*What you are asked to do*: In the listing below, how many lines contain the word "расположения"? Please respond with the number only.

*Material provided*:
'''
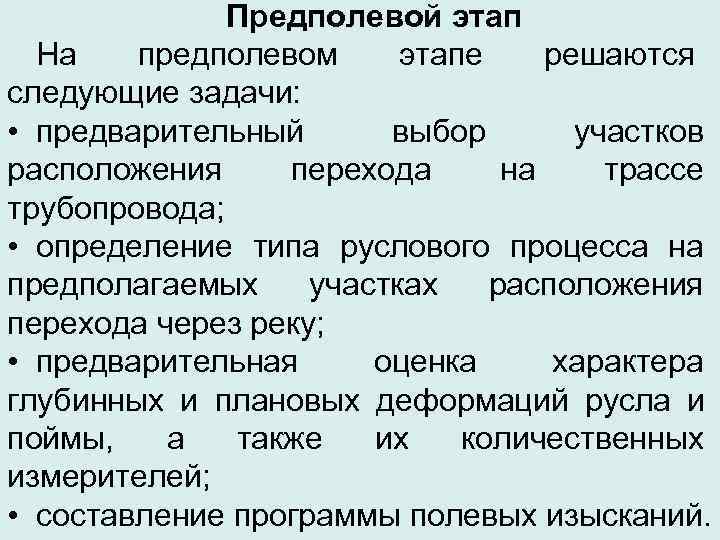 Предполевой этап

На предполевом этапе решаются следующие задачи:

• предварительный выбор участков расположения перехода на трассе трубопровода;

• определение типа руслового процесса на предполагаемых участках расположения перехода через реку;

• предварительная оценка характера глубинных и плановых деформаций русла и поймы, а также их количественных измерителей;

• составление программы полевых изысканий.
'''
'''
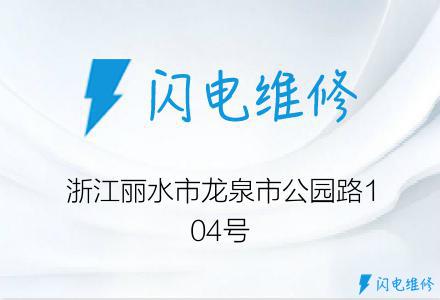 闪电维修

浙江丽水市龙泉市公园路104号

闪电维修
'''
'''
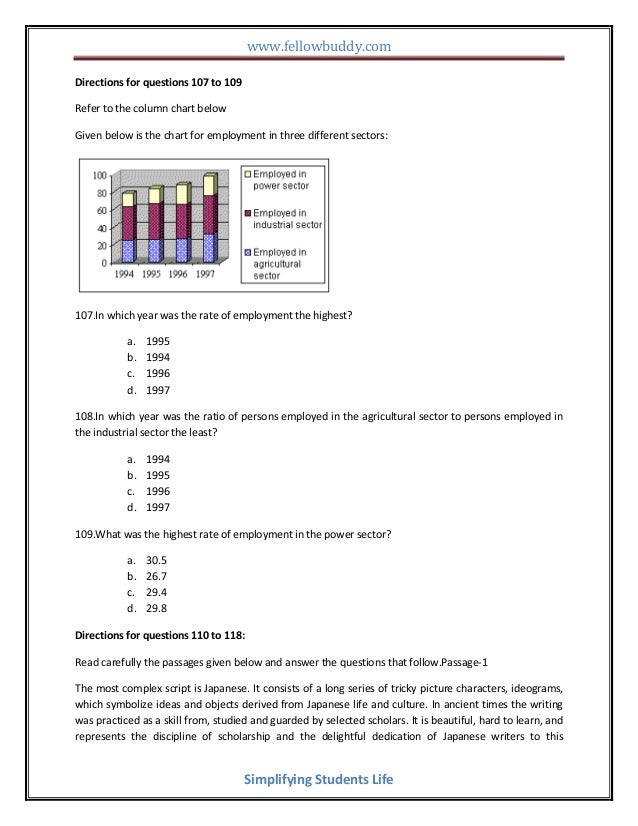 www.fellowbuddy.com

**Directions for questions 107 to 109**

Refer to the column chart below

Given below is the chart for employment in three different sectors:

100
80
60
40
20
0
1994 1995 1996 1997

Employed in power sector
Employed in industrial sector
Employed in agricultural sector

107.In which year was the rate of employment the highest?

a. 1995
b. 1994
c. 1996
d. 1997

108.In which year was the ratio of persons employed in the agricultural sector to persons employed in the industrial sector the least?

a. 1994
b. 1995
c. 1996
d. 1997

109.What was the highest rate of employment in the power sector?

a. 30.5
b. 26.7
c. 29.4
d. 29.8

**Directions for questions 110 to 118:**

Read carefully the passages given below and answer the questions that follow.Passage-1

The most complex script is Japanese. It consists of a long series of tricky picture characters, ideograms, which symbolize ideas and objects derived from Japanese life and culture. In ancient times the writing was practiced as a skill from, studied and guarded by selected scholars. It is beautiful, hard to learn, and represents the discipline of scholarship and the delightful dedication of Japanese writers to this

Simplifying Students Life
'''
*Your response*: 2